Así, fue logrando que, uno tras otro, los gobiernos provinciales adhirieran explícitamente al acuerdo firmado por sus enviados en San Nicolás. Pero hubo una excepción: la provincia de Buenos Aires, donde opositores y defensores del acuerdo se enfrentaron en los meses siguientes, y no obstante la intervención directa de Urquiza que recurrió a todos los medios posibles –incluyendo el despliegue militar– para asegurarse el apoyo porteño, triunfaron los rebeldes, la legislatura rechazó formalmente el acuerdo y, en setiembre de ese mismo año de 1852, la provincia quedó escindida del resto nacional. Fue el principio de casi una década de separación formal y de conflictos, tensiones y negociaciones entre el ahora Estado de Buenos Aires y la Confederación Argentina.

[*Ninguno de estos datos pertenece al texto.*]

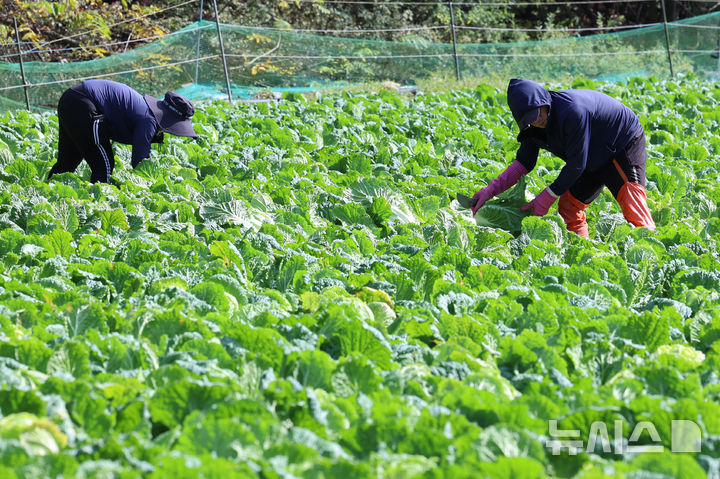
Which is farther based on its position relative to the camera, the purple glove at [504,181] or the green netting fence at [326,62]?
the green netting fence at [326,62]

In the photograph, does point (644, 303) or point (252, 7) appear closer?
point (644, 303)

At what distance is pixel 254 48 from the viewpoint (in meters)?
13.5

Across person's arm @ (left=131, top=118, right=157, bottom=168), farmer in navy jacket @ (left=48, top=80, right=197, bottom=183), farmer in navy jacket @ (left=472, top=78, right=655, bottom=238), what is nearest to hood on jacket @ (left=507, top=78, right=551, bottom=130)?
farmer in navy jacket @ (left=472, top=78, right=655, bottom=238)

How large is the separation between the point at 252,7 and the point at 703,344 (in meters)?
18.0

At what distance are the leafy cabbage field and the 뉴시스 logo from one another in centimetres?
2

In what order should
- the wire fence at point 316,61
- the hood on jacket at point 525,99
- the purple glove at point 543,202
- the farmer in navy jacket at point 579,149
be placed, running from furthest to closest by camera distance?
1. the wire fence at point 316,61
2. the purple glove at point 543,202
3. the farmer in navy jacket at point 579,149
4. the hood on jacket at point 525,99

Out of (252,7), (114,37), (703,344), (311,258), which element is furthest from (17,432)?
(252,7)

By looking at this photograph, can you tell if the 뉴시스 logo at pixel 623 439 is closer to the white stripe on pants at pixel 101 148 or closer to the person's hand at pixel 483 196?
the person's hand at pixel 483 196

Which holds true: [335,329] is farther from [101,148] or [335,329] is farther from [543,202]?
[101,148]

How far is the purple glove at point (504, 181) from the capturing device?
5.54 m

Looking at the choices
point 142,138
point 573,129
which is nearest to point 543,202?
point 573,129

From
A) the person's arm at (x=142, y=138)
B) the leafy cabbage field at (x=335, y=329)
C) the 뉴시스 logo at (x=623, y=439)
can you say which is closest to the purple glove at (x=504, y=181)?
the leafy cabbage field at (x=335, y=329)

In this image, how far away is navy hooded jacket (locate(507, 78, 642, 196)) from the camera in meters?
4.91

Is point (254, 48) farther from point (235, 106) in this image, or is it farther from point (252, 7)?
point (252, 7)
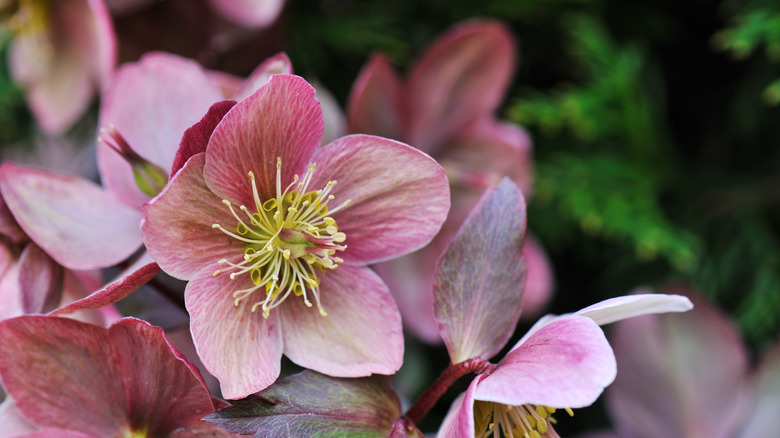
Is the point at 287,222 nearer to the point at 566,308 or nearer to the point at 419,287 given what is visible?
the point at 419,287

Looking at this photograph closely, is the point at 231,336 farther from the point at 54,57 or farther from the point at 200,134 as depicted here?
the point at 54,57

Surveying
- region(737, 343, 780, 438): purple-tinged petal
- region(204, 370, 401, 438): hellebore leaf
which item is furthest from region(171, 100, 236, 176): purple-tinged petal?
region(737, 343, 780, 438): purple-tinged petal

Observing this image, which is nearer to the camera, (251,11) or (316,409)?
A: (316,409)

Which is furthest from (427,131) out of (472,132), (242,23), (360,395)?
(360,395)

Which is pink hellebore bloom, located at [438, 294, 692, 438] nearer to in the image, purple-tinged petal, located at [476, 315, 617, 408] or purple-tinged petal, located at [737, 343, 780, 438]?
purple-tinged petal, located at [476, 315, 617, 408]

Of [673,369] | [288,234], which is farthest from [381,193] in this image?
[673,369]
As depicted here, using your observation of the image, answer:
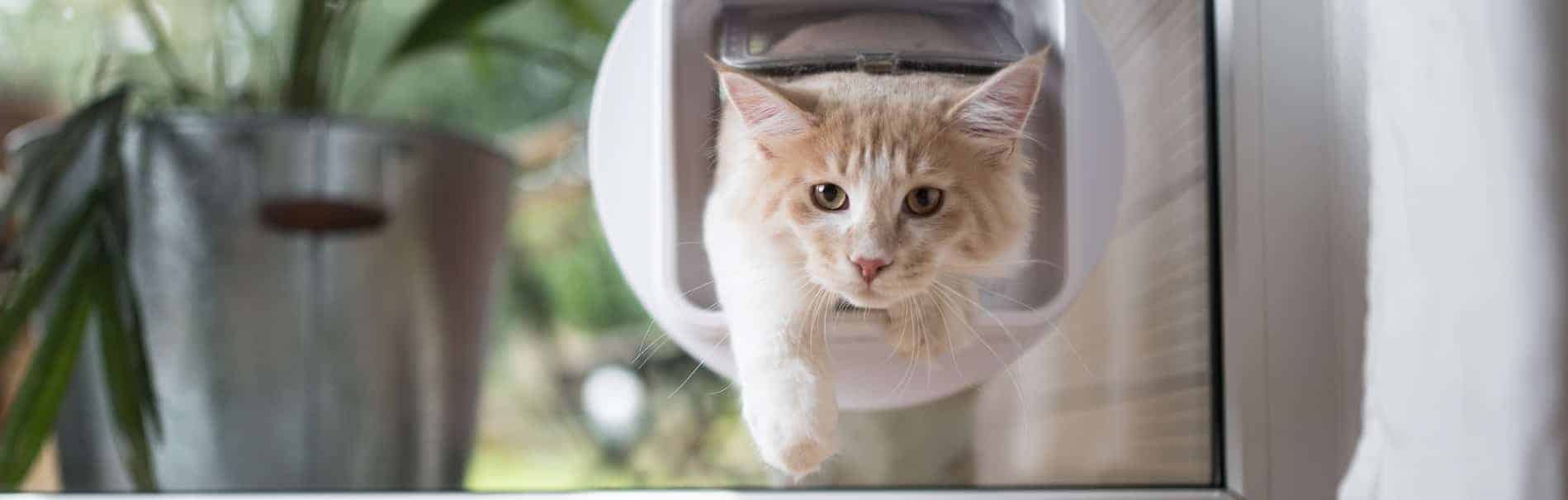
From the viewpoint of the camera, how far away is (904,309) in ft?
1.56

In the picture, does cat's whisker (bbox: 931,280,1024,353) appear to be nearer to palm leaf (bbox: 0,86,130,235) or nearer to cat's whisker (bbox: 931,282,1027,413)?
cat's whisker (bbox: 931,282,1027,413)

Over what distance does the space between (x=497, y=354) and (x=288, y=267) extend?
0.19 m

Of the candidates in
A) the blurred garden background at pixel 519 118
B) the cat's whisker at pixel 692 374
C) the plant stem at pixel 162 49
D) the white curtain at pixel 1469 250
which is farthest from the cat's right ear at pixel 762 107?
the plant stem at pixel 162 49

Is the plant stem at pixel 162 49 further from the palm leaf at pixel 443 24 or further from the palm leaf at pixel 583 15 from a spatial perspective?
the palm leaf at pixel 583 15

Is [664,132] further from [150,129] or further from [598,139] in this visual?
[150,129]

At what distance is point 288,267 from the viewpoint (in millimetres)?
966

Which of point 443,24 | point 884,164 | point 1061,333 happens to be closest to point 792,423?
point 884,164

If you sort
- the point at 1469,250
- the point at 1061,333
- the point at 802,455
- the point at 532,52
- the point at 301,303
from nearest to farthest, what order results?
the point at 1469,250
the point at 802,455
the point at 1061,333
the point at 301,303
the point at 532,52

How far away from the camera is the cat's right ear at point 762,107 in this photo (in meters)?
0.45

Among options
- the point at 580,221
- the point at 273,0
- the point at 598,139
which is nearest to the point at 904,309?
the point at 598,139

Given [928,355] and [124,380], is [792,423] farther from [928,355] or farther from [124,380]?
[124,380]

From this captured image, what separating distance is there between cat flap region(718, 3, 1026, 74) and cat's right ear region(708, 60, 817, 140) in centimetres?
3

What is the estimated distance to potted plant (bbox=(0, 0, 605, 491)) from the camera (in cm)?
95

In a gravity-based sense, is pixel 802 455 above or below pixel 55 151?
below
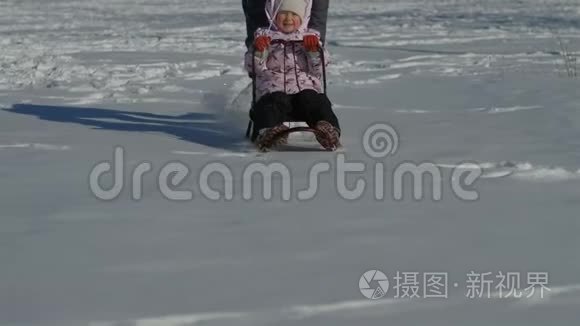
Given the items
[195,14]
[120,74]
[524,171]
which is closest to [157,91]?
[120,74]

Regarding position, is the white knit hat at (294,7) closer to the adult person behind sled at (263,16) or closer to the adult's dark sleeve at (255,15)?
the adult person behind sled at (263,16)

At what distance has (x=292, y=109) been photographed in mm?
5355

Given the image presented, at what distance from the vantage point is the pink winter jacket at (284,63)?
5.43m

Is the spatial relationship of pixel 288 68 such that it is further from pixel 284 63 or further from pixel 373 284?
pixel 373 284

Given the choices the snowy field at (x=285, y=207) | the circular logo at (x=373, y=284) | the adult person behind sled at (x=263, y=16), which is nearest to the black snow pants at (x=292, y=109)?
the snowy field at (x=285, y=207)

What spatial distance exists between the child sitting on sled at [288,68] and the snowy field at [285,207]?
0.29m

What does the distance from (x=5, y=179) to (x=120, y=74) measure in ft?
14.1

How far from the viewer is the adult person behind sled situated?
5.64 m

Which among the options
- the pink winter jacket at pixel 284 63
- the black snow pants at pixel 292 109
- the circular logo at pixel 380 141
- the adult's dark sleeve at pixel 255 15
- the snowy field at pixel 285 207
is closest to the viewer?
the snowy field at pixel 285 207

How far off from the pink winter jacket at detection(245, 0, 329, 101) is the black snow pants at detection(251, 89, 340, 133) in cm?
9

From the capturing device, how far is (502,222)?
141 inches

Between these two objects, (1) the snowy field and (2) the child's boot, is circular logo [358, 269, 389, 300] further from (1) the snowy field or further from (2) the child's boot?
(2) the child's boot

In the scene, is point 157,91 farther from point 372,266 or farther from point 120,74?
point 372,266

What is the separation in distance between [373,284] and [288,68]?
275 cm
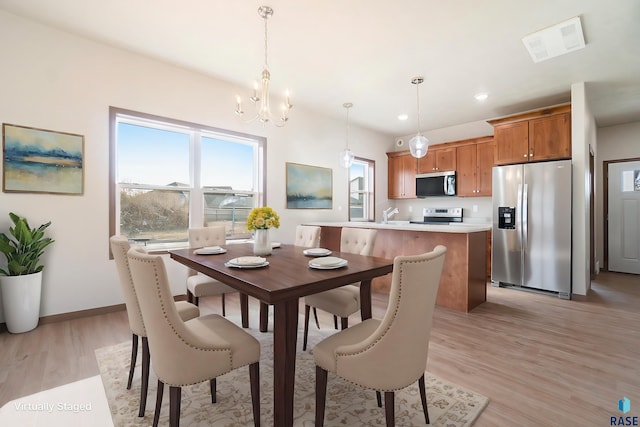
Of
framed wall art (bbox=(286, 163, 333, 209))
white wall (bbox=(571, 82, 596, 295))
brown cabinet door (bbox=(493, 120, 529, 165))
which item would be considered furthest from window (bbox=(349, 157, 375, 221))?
white wall (bbox=(571, 82, 596, 295))

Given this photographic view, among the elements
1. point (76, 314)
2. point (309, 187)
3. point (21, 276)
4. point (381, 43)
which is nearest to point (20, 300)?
point (21, 276)

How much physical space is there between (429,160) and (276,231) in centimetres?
343

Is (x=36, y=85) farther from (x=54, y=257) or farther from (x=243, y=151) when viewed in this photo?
(x=243, y=151)

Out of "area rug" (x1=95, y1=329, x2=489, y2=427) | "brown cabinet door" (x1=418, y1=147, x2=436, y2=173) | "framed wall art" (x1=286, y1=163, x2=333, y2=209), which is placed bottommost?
"area rug" (x1=95, y1=329, x2=489, y2=427)

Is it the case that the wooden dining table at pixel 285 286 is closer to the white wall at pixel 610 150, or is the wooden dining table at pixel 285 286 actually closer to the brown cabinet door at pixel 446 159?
the brown cabinet door at pixel 446 159

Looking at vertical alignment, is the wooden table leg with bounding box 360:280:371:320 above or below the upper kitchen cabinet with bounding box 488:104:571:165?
below

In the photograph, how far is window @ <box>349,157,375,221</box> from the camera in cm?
596

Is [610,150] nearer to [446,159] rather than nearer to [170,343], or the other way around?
[446,159]

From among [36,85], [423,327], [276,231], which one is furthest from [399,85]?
[36,85]

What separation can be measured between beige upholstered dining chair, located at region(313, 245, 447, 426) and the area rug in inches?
18.1

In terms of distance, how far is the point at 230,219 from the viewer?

La situación sumaba complejidad e incertidumbre, pero Urquiza siguió adelante. El acuerdo de San Nicolás habilitó la convocatoria al constituyente y en los meses que siguieron las provincias fueron designando sus dos diputados respectivos. Los nombres surgieron de negociaciones entre las dirigencias provinciales y el entorno del Director Provisorio, e incluían una lista heterogénea de hombres de distintas generaciones y profesiones, luego corroborados en las urnas. En esos mismos meses, Buenos Aires profundizaba su rebeldía y otras provincias sufrían sus propias disputas internas.
Mientras tanto, Santa Fe recibió a los diputados electos y el congreso inauguró sus sesiones el 20 de noviembre, a solo 10 meses de Caseros. En diciembre se designó la Comisión de Negocios Constitucionales de cinco miembros, luego ampliada, encargada de redactar el proyecto. Aunque la tarea estaba prácticamente lista para marzo de 1853, intentos infructuosos por sumar a Buenos Aires demoraron la presentación hasta el mes siguiente.
A partir del 18 de abril las sesiones plenarias se hicieron todos los días, con el fin de concluir en la fecha sugerida por Urquiza, el 1 de mayo. Hubo pocos escollos en el debate. La mayoría finalmente votó el proyecto como estaba y por 14 votos contra 4 se aprobó el texto de la Constitución. Presentada a Urquiza, que por esos días estaba en San José de Flores, en plena zona de conflicto con los porteños, este la promulgó formalmente el 25 de mayo y dispuso la jura en la otra gran fecha patria, el 9 de julio.
La productividad de la política
Así, en un escenario completamente diferente del que ofrecían las disputas en Buenos Aires y otras provincias, se aprobó la Constitución Nacional, en un clima relativamente tranquilo y con una celeridad notable.
Un final feliz, por así decirlo, que no deja de sorprender, y que habla, sobre todo, de la productividad de la política, esto es, de la capacidad de los seres humanos para actuar y dar forma a lo nuevo. Nada de lo ocurrido puede explicarse sin tener en cuenta ese factor decisivo: la voluntad política y la decisión de actuar de quienes forzaron la realidad presente para ir un poco más allá en pos de un proyecto de transformación.
Y aquí cabe señalar en primer lugar a Urquiza, empeñado en institucionalizar la nación. Actuó con energía y habilidad, concentrando esfuerzos en ese objetivo y, montado sobre su figura de vencedor, aprovechó la coyuntura no para aplastar a los derrotados ni para alzarse con todo el poder, sino para convencer, presionar, negociar, forzar cuando fuera necesario, de manera de sumar aliados para la causa constitucional y desalentar o relegar a los reacios a ella.
De allí la relativa calma que imperó en el Congreso, pues no se llegó a esa instancia sino luego de una ardua labor de Urquiza y sus colaboradores para garantizar resultados. Una ingeniería política de alta escuela.
Al mismo tiempo, todo ello hubiera naufragado de no contar con el reducido grupo de quienes idearon y trabajaron en el diseño constitucional – Juan B. Alberdi desde afuera, José B. Gorostiaga y Juan María Gutiérrez, entre otros, en el seno del Congreso–; ellos concretaron lo que hasta entonces era apenas un ideal abstracto: una constitución.